Walking into the Swedish furniture store, and asking for directions to the restroom, to wash off the gunpowder from my beautifully manicured hands, was the alternative choice to the 'ladies club'. Unsuccessful in purchasing anything suitable, as I was, indeed, at aiming, we left for the outlet mall, where I was more successful in my actions. A young boy ran into the corner of the counter in a store (that specifically caters for children) and as the staff appeared to be slightly unaware of 'accident' procedure, the child's mother started to get slightly agitated. With blood pouring from his head, I could do no more than to calm down the mum, and point to Samantha's head and explain that she had the very same injury when she was young. It broke the tension, and fortunately the store manager appeared on the scene, slightly more able than her assistants.
We ended a day with a family dinner at the local buffet, and lots of candy floss, which is their speciality!

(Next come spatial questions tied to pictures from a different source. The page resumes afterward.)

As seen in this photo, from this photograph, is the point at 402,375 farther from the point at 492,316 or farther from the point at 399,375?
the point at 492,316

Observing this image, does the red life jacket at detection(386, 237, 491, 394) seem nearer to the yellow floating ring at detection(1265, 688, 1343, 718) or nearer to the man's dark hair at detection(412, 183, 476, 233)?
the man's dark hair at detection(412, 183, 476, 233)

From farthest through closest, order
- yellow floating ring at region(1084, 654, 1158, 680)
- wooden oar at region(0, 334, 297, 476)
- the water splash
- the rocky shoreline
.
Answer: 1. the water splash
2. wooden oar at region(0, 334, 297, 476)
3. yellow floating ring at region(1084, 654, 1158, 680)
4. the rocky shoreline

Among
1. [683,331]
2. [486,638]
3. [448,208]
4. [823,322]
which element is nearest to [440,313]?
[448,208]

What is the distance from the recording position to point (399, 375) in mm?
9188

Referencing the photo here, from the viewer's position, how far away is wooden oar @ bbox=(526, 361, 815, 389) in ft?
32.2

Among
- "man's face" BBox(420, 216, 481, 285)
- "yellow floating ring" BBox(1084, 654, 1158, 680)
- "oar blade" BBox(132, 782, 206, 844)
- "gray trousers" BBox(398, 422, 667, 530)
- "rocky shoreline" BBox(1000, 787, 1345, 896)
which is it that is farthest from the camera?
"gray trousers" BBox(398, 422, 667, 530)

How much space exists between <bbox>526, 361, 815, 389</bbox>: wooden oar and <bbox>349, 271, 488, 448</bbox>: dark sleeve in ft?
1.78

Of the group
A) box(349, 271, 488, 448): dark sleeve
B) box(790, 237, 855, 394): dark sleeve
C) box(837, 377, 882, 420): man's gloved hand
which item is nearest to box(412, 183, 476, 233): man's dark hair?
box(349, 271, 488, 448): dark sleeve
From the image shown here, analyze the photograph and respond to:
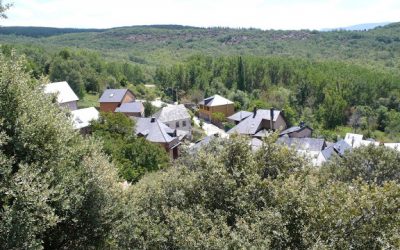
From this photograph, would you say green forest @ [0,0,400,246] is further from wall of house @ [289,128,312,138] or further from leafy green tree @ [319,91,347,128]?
leafy green tree @ [319,91,347,128]

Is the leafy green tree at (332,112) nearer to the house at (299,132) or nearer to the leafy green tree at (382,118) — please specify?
the leafy green tree at (382,118)

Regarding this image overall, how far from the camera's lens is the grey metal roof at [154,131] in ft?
132

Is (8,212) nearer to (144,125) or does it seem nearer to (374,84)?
(144,125)

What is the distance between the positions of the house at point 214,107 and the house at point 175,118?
42.8 feet

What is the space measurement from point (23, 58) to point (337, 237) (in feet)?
31.9

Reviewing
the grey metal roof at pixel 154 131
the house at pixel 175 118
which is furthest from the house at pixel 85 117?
the house at pixel 175 118

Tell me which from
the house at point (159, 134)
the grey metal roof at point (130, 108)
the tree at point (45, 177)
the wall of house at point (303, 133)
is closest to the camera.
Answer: the tree at point (45, 177)

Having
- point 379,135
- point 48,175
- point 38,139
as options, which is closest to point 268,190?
point 48,175

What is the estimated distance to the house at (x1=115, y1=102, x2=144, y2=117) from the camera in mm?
55688

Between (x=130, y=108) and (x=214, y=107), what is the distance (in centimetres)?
1808

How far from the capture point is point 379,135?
239ft

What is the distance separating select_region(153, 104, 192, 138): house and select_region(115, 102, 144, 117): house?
88.7 inches

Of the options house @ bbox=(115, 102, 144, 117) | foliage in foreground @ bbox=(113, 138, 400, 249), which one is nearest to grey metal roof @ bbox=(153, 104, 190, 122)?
house @ bbox=(115, 102, 144, 117)

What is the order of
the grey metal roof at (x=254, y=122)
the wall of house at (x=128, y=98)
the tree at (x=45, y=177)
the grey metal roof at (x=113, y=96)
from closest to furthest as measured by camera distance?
the tree at (x=45, y=177)
the grey metal roof at (x=254, y=122)
the grey metal roof at (x=113, y=96)
the wall of house at (x=128, y=98)
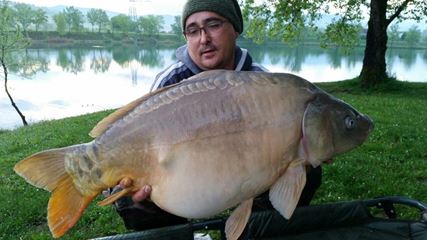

I don't suppose I will ever receive awards for best shot. I have hit a bulls eye twice. Once was in a darts match, (which in my mother;s mind was the final nail in the coffin of attempting to make me a lady,) and once in an archery competition; although I lost due to the fact that the arrow was in the target belonging to my neighbour! I will not give up, however, as it is part of the adoption into my adoptive surroundings. I don't plan to imitate Annie Oakley or Martha 'Jane' Canary, and certainly wont ever challenge their respective legends.